== Prompt ==
Could you retype the lines word for word, beginning with the first one and continuing through the line that contains "4. the shadow on grass at point (484, 141)", leaving the pictures out of your answer?

* * * * *

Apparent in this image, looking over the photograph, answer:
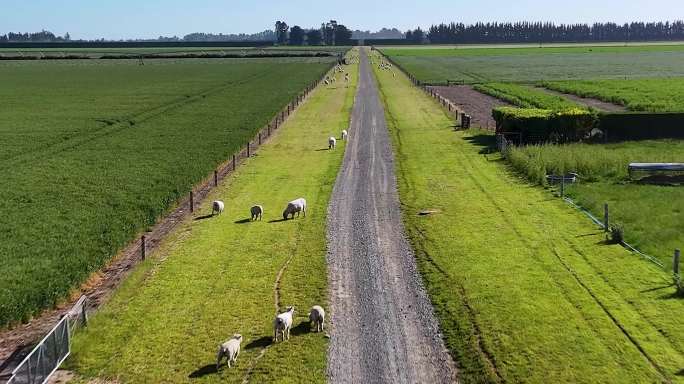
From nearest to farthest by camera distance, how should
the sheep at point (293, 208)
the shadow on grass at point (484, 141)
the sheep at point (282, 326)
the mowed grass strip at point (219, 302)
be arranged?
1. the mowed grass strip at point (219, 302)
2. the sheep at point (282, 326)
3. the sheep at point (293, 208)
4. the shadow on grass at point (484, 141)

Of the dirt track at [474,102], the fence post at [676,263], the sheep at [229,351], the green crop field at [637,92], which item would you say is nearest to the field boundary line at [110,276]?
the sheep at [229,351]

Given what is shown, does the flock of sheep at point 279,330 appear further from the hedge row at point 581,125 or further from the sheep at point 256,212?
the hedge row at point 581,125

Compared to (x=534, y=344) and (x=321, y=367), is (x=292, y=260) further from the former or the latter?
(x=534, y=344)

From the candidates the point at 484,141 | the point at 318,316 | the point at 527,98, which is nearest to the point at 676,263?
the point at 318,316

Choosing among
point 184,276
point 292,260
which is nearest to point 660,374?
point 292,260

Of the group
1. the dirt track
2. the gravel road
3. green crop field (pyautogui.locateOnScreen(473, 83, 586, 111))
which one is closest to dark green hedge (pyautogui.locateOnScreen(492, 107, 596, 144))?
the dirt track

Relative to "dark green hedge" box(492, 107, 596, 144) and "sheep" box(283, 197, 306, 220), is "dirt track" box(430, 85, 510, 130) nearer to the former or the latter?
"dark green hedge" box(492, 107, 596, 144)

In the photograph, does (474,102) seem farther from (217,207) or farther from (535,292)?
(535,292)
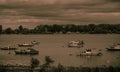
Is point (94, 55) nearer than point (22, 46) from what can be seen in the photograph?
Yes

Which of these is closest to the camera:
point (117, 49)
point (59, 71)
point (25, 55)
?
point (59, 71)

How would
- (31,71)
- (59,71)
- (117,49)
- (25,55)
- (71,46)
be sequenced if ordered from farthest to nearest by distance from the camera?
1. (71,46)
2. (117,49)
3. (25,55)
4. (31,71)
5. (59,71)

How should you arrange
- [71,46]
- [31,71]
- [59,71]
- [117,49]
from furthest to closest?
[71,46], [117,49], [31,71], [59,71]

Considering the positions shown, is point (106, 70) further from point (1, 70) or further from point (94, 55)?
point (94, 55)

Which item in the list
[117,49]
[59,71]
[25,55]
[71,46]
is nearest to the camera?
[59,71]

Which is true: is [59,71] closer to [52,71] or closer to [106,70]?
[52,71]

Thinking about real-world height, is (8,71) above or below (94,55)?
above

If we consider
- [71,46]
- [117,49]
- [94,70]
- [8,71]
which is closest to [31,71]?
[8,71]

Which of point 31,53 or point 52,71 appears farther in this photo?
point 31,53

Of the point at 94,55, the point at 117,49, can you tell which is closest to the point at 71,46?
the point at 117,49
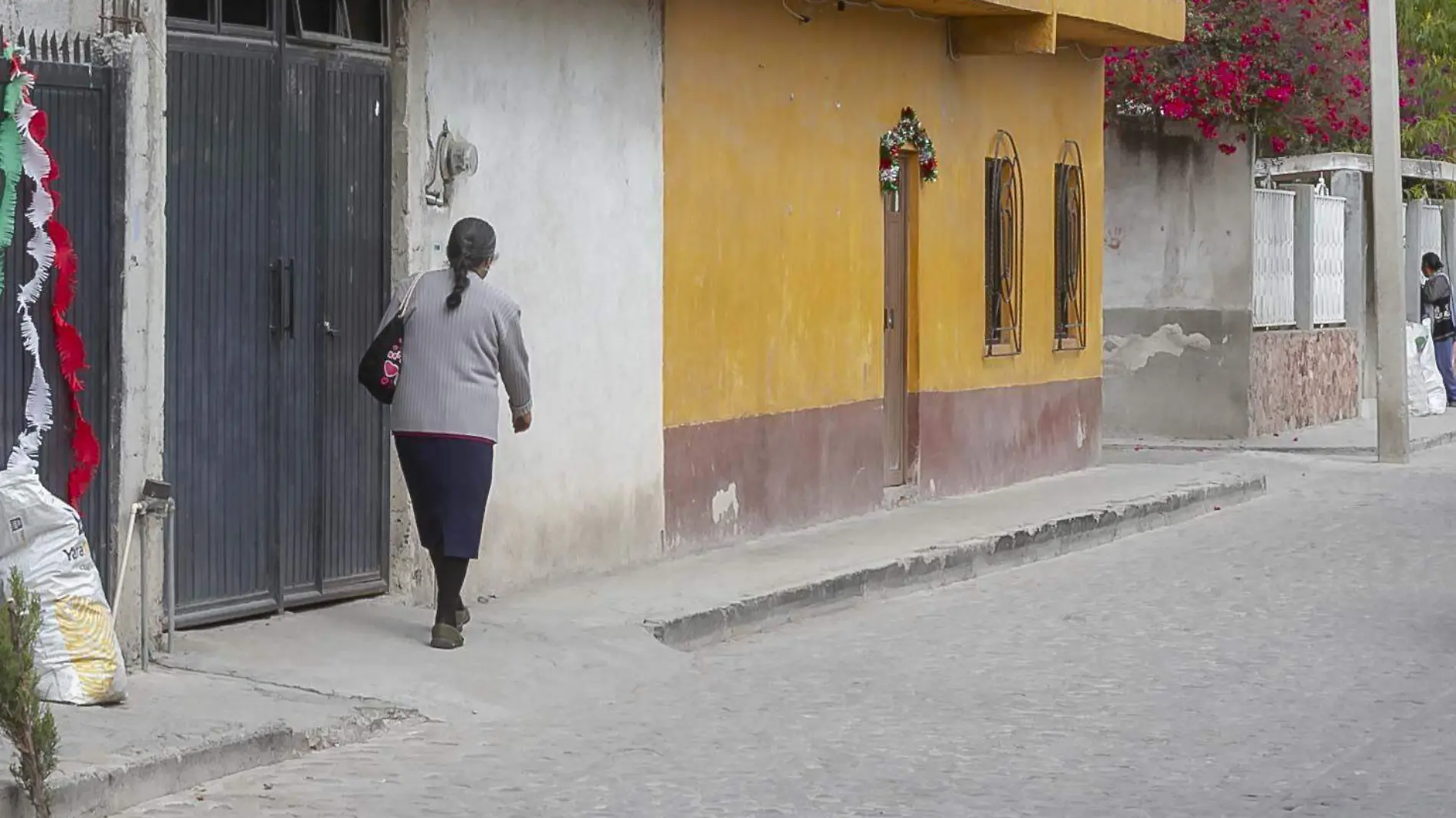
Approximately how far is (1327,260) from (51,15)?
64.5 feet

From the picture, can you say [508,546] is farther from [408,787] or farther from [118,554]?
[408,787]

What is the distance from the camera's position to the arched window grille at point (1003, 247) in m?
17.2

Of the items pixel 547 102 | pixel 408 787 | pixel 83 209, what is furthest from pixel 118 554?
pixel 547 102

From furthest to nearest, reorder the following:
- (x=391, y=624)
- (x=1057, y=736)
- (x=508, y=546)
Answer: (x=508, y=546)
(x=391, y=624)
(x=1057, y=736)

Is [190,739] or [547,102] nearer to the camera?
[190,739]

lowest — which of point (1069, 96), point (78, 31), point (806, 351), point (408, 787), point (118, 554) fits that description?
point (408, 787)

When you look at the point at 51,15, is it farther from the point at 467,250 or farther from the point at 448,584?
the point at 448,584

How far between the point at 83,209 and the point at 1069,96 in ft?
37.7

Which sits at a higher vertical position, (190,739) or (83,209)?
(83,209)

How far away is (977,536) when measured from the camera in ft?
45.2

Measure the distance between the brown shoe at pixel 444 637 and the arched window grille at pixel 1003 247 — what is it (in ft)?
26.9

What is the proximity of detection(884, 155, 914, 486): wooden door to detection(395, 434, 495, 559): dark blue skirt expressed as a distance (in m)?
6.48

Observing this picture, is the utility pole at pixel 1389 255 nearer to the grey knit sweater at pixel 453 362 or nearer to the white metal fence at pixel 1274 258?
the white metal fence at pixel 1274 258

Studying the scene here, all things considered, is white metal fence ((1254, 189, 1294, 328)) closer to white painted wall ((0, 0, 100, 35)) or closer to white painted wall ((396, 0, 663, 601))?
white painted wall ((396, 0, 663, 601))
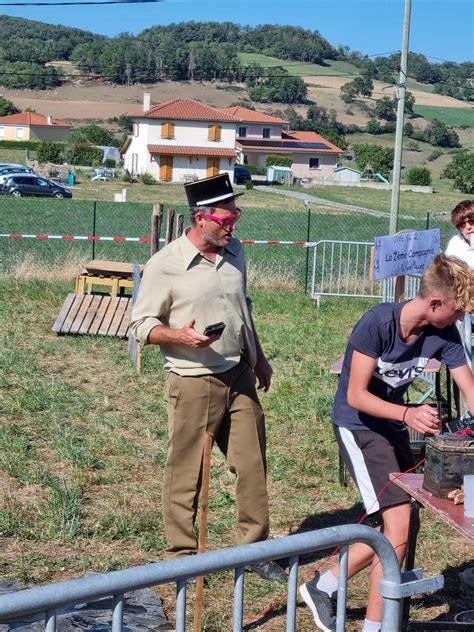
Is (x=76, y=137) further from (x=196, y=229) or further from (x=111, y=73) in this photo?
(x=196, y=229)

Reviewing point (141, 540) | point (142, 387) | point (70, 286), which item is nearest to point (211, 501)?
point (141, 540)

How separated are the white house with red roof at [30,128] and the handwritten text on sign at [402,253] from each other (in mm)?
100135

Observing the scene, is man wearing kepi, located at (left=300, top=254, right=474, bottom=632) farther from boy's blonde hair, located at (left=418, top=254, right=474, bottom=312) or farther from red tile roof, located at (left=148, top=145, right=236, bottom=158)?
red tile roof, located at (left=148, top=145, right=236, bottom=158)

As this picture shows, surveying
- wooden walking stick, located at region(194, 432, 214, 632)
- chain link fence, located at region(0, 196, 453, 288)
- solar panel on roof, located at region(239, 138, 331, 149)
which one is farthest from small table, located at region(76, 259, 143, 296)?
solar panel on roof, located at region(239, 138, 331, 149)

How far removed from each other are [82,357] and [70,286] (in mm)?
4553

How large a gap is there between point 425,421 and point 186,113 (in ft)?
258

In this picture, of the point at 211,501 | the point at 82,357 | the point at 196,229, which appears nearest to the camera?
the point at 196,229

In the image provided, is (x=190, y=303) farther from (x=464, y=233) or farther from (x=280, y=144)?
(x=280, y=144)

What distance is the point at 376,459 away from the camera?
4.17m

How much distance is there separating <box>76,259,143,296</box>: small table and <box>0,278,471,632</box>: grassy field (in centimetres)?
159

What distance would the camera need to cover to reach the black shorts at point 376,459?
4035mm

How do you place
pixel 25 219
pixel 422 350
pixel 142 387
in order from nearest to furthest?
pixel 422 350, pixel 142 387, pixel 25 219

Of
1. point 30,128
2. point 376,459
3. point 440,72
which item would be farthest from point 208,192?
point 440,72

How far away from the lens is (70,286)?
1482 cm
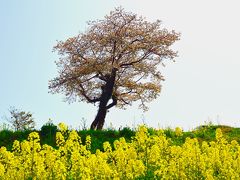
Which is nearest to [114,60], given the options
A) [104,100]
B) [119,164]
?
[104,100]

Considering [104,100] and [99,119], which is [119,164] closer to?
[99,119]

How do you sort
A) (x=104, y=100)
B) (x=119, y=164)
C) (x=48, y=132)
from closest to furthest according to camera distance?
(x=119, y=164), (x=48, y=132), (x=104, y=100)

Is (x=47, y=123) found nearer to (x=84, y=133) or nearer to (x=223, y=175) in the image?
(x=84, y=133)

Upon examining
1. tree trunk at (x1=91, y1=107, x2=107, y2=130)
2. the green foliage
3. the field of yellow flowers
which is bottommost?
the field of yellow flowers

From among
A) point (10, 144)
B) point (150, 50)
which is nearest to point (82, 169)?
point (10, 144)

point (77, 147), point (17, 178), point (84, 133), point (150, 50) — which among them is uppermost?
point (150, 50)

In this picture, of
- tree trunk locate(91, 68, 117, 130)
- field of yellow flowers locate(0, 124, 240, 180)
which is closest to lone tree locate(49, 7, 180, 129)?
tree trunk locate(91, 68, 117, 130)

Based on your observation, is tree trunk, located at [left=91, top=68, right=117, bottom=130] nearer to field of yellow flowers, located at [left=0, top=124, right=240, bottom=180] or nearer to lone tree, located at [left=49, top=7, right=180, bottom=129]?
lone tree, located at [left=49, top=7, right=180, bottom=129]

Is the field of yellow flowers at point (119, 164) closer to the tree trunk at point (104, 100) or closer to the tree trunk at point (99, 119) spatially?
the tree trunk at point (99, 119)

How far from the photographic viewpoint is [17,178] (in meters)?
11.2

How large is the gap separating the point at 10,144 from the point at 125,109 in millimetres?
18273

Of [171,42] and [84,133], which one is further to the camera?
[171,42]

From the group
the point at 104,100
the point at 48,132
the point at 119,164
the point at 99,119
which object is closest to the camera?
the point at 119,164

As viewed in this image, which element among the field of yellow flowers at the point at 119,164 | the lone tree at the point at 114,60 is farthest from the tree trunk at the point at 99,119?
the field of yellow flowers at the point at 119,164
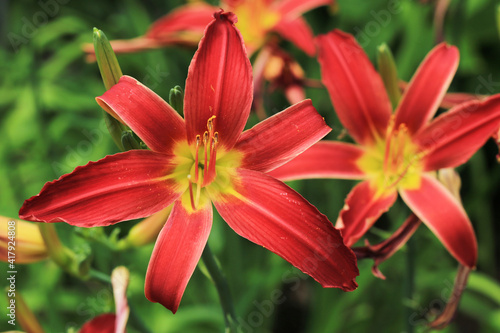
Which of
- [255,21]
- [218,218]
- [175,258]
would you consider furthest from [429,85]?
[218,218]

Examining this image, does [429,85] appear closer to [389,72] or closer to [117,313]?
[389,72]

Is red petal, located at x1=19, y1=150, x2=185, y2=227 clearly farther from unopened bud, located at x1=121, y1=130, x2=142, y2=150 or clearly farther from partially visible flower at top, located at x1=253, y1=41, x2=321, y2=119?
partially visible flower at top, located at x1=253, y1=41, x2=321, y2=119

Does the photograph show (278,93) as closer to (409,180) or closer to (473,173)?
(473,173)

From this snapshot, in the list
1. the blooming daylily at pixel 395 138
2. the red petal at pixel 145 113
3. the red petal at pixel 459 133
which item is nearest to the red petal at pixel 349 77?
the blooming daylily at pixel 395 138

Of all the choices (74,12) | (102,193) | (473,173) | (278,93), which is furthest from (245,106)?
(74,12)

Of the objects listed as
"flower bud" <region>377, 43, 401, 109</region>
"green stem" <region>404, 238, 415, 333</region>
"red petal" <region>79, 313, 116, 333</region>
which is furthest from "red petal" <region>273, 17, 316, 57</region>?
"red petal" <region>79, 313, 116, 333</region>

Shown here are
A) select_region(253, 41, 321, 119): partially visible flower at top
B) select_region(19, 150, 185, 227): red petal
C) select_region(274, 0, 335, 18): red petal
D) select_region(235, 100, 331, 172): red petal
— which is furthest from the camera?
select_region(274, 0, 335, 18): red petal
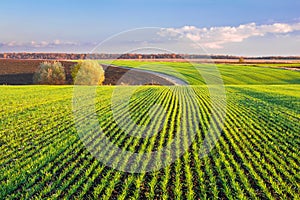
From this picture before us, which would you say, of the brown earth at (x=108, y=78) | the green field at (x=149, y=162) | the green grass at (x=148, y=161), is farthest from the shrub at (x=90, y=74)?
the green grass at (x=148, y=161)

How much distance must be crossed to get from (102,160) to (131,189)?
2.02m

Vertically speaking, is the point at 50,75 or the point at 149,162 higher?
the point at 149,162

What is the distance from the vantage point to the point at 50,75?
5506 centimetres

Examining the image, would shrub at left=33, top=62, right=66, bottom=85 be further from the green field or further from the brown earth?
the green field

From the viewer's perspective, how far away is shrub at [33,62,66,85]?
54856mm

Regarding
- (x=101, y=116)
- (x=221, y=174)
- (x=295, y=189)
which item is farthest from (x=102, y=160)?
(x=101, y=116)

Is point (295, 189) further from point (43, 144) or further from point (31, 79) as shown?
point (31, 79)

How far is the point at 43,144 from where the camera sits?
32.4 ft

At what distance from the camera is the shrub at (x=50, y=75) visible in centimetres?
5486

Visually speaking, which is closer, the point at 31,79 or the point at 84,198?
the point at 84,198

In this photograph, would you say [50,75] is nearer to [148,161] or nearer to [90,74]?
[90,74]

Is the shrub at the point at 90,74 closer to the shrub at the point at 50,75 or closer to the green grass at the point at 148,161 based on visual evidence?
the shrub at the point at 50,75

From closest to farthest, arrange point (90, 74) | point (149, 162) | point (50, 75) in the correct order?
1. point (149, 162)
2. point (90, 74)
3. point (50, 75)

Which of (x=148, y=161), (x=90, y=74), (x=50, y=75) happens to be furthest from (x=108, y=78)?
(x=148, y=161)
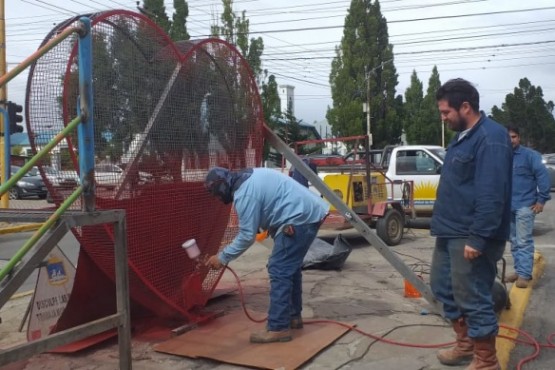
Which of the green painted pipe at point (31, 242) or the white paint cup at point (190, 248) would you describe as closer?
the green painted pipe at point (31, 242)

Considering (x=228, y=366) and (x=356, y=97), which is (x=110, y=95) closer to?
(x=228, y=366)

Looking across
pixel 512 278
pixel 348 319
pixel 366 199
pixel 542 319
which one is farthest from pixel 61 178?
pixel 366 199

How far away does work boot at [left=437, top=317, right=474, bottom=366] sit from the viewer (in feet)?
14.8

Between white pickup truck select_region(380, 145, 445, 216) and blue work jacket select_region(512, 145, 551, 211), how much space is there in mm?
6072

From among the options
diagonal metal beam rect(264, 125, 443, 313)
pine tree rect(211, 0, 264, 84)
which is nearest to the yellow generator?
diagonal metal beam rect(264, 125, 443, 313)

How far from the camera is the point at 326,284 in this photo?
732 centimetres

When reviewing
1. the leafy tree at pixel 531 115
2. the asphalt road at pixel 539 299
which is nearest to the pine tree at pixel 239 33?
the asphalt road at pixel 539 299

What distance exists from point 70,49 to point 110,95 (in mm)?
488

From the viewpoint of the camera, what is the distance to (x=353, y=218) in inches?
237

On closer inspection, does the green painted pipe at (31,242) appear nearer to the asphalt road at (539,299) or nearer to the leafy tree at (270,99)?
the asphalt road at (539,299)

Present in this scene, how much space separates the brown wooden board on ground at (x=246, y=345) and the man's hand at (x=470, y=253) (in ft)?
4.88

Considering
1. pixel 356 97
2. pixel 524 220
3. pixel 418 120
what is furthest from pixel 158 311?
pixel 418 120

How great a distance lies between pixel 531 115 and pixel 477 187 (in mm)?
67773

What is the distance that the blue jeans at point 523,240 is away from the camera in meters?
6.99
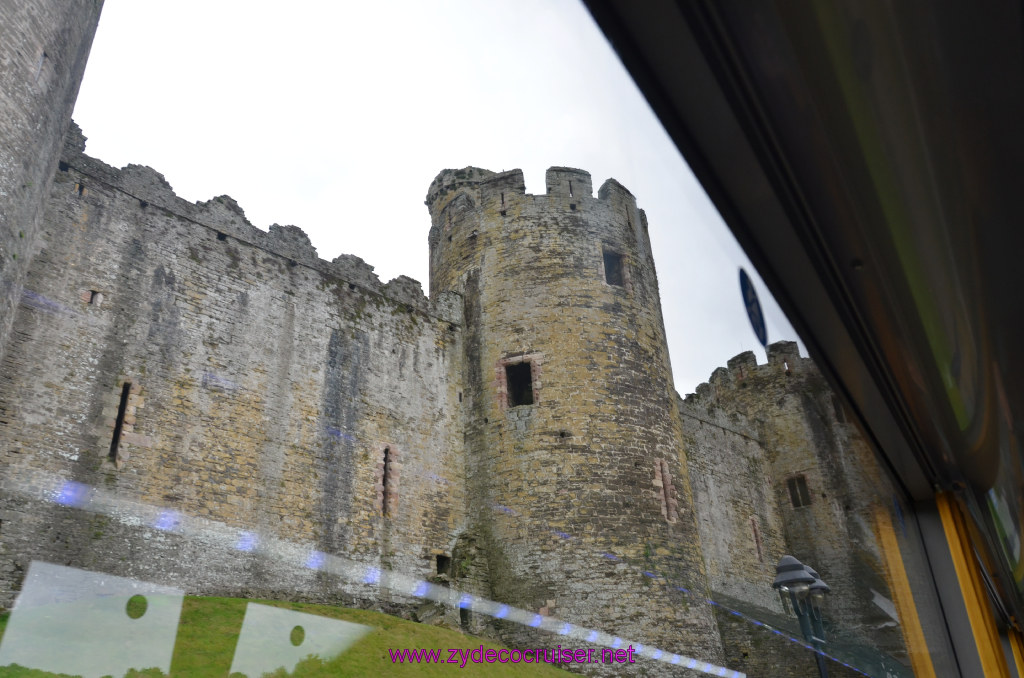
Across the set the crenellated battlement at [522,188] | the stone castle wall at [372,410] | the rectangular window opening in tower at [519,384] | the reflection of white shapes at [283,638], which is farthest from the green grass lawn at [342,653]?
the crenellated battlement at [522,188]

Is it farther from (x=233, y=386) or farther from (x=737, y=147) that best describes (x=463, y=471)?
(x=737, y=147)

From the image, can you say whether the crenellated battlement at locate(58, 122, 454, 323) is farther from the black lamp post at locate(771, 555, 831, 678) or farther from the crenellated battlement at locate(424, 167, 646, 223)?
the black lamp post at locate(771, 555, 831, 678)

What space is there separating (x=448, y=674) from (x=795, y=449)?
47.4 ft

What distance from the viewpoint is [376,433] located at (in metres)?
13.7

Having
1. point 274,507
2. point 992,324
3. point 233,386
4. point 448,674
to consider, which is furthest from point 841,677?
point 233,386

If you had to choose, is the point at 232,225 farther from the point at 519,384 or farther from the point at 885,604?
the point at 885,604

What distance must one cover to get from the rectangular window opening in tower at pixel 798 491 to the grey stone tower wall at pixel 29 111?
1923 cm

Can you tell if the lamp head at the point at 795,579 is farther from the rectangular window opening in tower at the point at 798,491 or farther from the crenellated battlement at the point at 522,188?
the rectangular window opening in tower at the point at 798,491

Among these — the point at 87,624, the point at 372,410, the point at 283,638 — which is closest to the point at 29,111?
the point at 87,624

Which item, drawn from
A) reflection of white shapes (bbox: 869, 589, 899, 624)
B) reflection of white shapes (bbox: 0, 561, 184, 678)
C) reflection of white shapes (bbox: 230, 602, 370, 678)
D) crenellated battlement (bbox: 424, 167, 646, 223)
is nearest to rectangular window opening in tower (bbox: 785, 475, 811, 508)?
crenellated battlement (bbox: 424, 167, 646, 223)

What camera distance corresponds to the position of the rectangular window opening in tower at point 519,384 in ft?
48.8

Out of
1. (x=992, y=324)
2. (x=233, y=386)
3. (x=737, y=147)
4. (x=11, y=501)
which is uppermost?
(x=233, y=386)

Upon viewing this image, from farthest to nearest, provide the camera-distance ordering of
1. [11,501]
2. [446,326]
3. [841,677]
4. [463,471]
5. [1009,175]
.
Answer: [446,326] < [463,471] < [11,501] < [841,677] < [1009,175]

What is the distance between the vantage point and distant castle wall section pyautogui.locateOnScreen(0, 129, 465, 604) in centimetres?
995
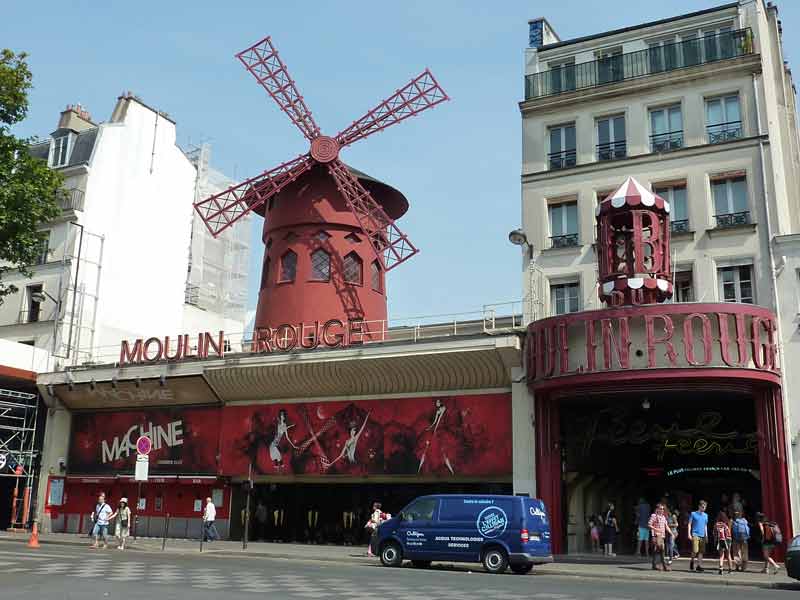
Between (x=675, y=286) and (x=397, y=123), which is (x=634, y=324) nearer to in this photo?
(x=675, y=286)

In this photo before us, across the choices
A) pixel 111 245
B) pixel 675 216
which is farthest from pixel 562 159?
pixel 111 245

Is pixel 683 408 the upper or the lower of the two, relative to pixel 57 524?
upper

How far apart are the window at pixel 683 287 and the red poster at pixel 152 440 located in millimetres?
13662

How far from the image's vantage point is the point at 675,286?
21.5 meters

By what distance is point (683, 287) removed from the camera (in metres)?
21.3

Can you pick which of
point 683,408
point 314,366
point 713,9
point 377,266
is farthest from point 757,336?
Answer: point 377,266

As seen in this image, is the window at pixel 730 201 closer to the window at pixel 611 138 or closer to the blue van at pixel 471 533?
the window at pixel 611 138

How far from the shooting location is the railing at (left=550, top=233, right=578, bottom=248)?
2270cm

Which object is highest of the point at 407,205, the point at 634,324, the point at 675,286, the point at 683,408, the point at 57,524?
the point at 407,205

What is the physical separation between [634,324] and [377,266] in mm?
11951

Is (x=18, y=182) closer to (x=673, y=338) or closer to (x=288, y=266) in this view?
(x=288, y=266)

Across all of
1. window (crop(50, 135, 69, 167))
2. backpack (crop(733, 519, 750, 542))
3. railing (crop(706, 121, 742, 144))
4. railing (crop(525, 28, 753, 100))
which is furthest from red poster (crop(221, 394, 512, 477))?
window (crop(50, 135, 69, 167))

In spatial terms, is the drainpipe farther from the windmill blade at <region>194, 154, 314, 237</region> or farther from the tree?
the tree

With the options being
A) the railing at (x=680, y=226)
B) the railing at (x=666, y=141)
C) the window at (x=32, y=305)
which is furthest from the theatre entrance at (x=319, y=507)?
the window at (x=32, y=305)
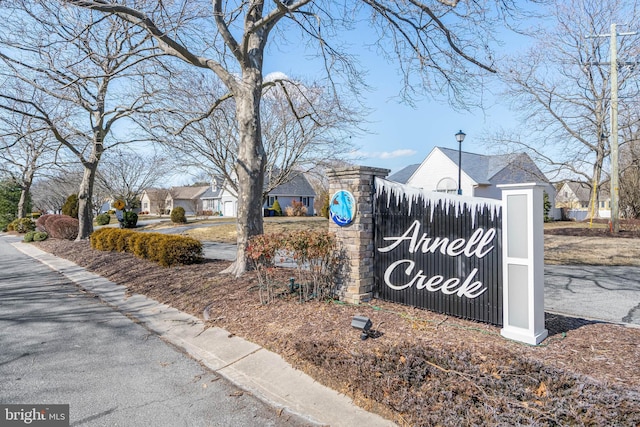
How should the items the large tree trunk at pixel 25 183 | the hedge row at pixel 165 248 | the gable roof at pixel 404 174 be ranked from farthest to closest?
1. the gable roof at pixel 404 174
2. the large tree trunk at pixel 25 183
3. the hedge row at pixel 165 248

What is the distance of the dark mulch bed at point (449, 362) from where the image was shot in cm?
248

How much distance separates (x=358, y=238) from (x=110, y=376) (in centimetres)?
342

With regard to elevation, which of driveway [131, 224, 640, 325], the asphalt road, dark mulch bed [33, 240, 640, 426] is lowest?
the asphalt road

* * * * *

== The reply ==
Apparent in this image, looking over the photograph, answer:
From nearest to farthest by camera distance, how should
the sheep at point (293, 208)
the shadow on grass at point (484, 141)
the sheep at point (282, 326)
the mowed grass strip at point (219, 302)
be arranged?
1. the mowed grass strip at point (219, 302)
2. the sheep at point (282, 326)
3. the sheep at point (293, 208)
4. the shadow on grass at point (484, 141)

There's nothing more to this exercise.